Another Sunday, another pleasant afternoon working up a head of rage while reading about the state of the world in Harper's.

There's a nice piece about the various legislation that small communities have passed ordering their local police departments not to comply with Patriot Act investigations.

Which got me thinking about an idea for an educational campaign. In the tradition (and, possibly, style) of the School House Rocks civics lesson, it would be called America: Looks Good on Paper.

Essentially, it's a way to let people know about their fundamental rights as guaranteed by the Constitution. Whereas each phrase of the Constituion can be dissected with hundreds of years of case law, I believe the overall import is easily understood.

Episode One would start with the title card: "The 4th Amendment: Damn, That Seems Pretty Specific!" And then it would be followed by the text of the amendment as read by some easily-snagged celebrity. Maybe Leonard Nimoy.
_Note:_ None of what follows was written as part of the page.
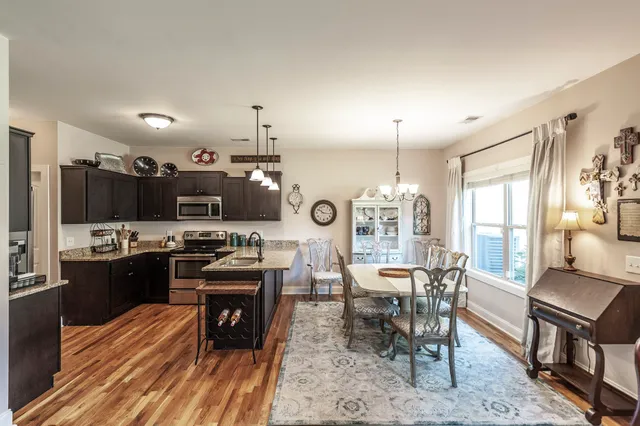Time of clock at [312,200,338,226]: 10:15
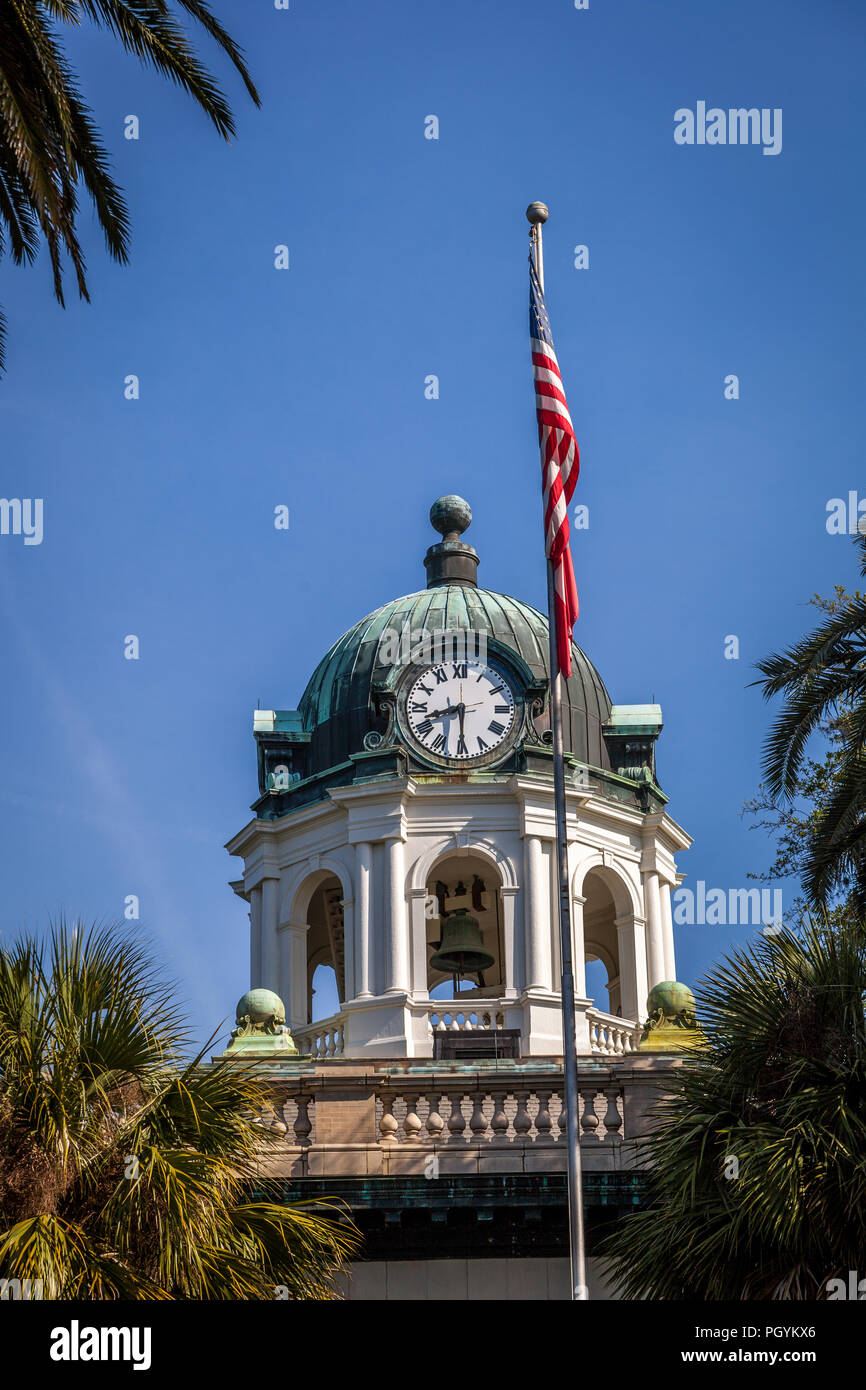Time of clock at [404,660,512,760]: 8:29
The right of the people to be secure in their persons, houses, papers, and effects, against unreasonable searches and seizures, shall not be violated, and no warrants shall issue, but upon probable cause, supported by oath or affirmation, and particularly describing the place to be searched, and the persons or things to be seized.
Later episodes could be more fanciful, like, "Which Amendments are Better: Odds or Evens." (Odds). Or "Habeas Corpus: Suspend This!"